(課題の目標)
花を描いた絵画の紹介文で、名前が挙がっている画家をすべて書き出せ。

(抜粋本文)
>>>
花というのは、そこにただ咲いているだけで人の心を魅了する。
一輪の花、花束、花瓶の花、草原に咲いた花、どんな状況に置いても花そのものがアートのように存在していて、画家たちの心を捕らえて離さない。
画家たちは花を描く。今、目の前で咲いている美しさを絵筆に乗せてキャンバスの中へと生け捕りにするのだ。
素晴らしき『花』の作品は、鑑賞する者の心の中にも無数の花々を咲かせてくれるものである。
今回は『花』をモチーフに描いた個性的な絵画5点を厳選して紹介させていただく。
1836-1904年、フランスで活躍したサロン画家である。
フランスの画家であるがイギリス滞在中に「花の画家」として名を馳せることになる。
ラトゥールの描いた花があまりにも美しく「薔薇を描かせたらラトゥールの右に出る者はいない」と言われ、実際の薔薇に「ファンタン・ラトゥール」という名前が付けられたほどだ。
確かに息を呑むような美しさである。花びら一枚一枚に質感があり、触れると花びらそのものの感触がありそうなほどの錯覚を起こすのである。
女性を花と比喩するならば、頭上にある美しき花々と右手に抱えられた花束もまた、『女庭師』である女性のように華麗で美しい。
花と女性のふたつの美しきものを掛け算することで、どちらの良さも際立つ。
薄暗い背景に色とりどりの鮮やかな花々は心に灯を与えて、花のまわりを飛ぶ蝶は平穏な優しい気持ちにさせてくれる。背筋を伸ばし無表情に見つめる女性は、日常から花を扱う庭師という仕事に誇り高き姿勢を感じ取れるのだ。
これぞ「和」の魅力。
風に揺られる花びら一枚、葉っぱ一枚の描写に北斎の職人技が見える。
可憐に舞う蝶が美しき牡丹の花に留まろうとしている瞬間を北斎の目は見逃さない。
単一色でムラなく摺られた背景と、北斎の構図、巧みな技術。無駄なく描きこまれた「和」の職人芸である。
北斎の花 (1)河野 元昭 (著) |
色んな花々が花瓶におさめられているが四方八方に花々が咲き乱れている。
咲き乱れた花々が見事な構図でキャンバスの中に描かれていて、蝶もかたつむりも「集まれ!」と言った具合に、作者の動植物たちへの愛情が感じ取れる。
豊かな色彩と精密に描写された作品は、花の一本一本が細部まで活かされており、卓越した技術を絵筆に乗せて躍らせているのだ。
花をモチーフにして、これほどまでに奇想天外な発想で面白い作品を制作することに先ずは感服する。
何故、このような絵を描こうと思ったのか?その動機が気になるところだ。
花瓶に活けた花を描く静物画を描くことは多くの絵描きがすることであるが、花をモチーフにユニークな作品を描くオリジナリティーは誰の目にも留まる。
もしかすると、そういった策略があったのかもしれない。
アルチンボルドは植物だけではなく、野菜や動物をモチーフにして多くの「人物」を描いている。
もちろんデタラメに並べるだけでは、このような絵は描けない。
緻密に計算された配置と色彩、そして類い稀な芸術的感性によって生み出された傑作なのである。
<<<
(入力資料)
>>>
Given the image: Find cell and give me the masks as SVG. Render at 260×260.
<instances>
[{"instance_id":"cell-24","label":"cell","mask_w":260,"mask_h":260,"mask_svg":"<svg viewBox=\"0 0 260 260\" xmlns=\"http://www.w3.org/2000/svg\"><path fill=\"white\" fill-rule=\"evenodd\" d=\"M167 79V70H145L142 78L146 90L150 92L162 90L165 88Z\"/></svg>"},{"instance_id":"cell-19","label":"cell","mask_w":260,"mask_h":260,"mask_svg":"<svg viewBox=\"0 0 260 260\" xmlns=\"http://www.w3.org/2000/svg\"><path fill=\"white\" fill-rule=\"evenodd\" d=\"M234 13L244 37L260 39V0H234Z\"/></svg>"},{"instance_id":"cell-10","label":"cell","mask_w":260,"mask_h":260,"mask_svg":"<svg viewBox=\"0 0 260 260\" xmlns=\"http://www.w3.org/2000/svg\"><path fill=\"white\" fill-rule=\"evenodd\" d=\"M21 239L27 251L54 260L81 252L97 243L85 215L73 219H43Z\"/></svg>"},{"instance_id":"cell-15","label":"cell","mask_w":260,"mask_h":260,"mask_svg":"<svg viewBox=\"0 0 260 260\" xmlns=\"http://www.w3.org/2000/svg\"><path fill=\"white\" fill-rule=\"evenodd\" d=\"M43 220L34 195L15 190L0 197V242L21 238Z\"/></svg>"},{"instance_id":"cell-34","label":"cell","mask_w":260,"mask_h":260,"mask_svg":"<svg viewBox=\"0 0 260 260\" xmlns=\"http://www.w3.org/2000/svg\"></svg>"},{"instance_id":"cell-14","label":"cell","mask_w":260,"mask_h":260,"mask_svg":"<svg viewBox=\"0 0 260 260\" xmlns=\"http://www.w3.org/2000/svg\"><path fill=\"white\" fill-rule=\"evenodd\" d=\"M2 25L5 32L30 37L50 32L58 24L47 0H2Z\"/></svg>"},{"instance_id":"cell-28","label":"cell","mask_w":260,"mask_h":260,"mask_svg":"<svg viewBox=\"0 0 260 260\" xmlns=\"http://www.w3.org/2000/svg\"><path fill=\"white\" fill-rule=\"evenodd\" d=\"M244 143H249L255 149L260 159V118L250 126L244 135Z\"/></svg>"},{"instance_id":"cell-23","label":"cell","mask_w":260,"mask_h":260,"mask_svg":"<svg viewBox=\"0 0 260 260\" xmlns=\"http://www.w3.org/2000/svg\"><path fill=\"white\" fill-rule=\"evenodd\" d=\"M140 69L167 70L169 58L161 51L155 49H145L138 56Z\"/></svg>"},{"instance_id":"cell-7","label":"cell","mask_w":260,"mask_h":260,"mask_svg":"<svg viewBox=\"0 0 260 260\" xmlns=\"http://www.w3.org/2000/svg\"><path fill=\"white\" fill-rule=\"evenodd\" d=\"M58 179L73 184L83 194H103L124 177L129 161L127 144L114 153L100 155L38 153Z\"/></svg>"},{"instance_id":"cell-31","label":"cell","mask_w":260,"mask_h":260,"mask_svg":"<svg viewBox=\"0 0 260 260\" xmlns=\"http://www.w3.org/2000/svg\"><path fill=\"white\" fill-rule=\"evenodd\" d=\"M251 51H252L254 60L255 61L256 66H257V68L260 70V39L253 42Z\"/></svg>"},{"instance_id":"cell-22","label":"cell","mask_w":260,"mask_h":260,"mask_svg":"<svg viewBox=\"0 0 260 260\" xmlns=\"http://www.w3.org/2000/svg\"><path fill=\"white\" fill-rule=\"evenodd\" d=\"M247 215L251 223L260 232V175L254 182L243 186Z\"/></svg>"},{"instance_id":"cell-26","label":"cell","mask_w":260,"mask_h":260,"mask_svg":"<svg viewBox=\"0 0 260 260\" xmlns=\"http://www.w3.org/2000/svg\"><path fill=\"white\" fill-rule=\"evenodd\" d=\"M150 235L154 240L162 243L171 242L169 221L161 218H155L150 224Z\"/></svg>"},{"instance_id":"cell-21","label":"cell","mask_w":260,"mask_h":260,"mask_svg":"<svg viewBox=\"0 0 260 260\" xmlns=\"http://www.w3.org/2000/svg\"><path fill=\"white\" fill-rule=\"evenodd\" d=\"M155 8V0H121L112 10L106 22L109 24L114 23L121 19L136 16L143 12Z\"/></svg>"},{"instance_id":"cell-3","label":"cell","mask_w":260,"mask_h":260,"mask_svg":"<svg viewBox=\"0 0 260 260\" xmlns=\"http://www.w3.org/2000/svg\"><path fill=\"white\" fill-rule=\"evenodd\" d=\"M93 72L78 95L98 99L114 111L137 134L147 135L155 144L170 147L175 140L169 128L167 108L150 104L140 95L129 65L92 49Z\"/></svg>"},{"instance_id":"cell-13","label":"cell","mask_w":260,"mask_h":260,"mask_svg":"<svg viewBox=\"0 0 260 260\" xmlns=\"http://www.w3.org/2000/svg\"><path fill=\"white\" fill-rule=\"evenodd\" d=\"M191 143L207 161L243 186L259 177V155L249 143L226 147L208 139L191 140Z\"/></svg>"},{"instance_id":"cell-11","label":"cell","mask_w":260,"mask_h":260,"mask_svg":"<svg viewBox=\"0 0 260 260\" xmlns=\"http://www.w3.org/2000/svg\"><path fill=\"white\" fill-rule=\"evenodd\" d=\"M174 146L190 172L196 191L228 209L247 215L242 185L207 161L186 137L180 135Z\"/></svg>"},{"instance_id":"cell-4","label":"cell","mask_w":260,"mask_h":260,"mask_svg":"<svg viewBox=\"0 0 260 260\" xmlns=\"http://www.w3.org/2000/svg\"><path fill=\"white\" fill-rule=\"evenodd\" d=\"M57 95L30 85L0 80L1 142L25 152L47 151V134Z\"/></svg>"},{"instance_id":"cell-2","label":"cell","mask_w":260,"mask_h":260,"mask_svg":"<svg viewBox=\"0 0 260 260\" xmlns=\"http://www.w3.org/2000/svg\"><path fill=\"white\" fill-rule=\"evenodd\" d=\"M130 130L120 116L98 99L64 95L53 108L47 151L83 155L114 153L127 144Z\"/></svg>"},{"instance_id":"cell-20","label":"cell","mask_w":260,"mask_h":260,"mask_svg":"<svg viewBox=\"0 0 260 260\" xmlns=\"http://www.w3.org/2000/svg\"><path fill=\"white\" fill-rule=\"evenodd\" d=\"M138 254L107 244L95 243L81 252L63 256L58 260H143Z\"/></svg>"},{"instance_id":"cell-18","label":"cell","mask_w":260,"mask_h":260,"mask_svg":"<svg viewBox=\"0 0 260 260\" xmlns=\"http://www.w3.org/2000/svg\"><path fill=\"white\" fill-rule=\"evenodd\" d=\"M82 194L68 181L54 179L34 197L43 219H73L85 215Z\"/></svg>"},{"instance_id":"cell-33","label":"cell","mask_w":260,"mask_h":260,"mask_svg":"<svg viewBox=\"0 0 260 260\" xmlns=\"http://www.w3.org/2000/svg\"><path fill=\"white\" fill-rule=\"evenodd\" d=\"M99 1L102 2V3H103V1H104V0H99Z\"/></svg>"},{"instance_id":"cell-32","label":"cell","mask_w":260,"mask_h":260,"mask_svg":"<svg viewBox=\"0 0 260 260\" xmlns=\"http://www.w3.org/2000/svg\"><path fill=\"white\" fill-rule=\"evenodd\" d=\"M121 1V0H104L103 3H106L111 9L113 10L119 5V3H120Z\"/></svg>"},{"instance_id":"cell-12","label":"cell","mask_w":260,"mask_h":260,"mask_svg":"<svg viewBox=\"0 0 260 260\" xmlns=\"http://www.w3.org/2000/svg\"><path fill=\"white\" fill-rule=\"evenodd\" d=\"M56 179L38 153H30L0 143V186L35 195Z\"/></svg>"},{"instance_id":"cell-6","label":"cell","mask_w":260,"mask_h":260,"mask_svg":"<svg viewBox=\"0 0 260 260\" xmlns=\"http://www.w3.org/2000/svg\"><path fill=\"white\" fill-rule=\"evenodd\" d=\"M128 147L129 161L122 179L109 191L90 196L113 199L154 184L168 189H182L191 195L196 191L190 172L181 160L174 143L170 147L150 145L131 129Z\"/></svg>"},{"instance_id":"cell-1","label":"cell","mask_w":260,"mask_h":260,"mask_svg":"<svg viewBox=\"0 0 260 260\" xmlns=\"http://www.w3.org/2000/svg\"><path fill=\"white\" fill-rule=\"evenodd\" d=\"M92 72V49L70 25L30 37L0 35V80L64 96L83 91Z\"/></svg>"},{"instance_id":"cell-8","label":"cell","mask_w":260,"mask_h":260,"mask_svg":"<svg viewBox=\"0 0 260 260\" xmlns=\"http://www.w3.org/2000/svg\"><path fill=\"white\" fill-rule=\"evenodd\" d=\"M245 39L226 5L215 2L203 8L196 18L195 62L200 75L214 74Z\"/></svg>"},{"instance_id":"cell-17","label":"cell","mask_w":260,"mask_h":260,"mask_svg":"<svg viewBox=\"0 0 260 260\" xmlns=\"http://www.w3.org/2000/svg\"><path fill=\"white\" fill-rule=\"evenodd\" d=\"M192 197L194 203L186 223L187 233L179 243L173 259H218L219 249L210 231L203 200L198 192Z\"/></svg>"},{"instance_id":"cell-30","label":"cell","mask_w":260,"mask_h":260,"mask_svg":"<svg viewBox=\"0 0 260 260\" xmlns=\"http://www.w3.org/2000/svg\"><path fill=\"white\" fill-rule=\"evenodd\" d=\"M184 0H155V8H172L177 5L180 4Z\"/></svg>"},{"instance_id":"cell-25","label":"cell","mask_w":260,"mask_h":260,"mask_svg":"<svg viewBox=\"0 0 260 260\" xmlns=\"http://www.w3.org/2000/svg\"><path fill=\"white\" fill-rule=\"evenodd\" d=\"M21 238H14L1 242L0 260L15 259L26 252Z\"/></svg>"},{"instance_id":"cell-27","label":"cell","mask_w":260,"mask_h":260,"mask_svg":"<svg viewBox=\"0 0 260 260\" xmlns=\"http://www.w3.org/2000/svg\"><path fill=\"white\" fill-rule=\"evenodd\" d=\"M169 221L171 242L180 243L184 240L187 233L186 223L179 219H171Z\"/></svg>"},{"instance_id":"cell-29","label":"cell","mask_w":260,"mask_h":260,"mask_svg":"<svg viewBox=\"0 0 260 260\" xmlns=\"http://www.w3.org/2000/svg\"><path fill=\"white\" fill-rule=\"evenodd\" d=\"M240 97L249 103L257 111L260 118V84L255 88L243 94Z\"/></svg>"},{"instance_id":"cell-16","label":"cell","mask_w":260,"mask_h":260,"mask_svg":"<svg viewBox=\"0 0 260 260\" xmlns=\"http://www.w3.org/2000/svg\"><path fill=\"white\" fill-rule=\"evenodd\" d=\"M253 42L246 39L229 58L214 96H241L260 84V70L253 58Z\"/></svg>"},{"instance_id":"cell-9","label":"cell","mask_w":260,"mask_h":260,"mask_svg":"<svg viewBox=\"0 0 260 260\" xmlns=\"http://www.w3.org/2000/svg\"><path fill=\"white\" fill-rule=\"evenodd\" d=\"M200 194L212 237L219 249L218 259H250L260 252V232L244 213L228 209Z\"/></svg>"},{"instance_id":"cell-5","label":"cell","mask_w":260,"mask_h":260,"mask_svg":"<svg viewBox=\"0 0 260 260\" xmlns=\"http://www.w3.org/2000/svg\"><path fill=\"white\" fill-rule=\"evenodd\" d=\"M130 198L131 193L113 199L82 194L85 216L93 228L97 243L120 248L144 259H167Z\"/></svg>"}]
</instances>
<<<
(解答)
ラトゥール、北斎、アルチンボルド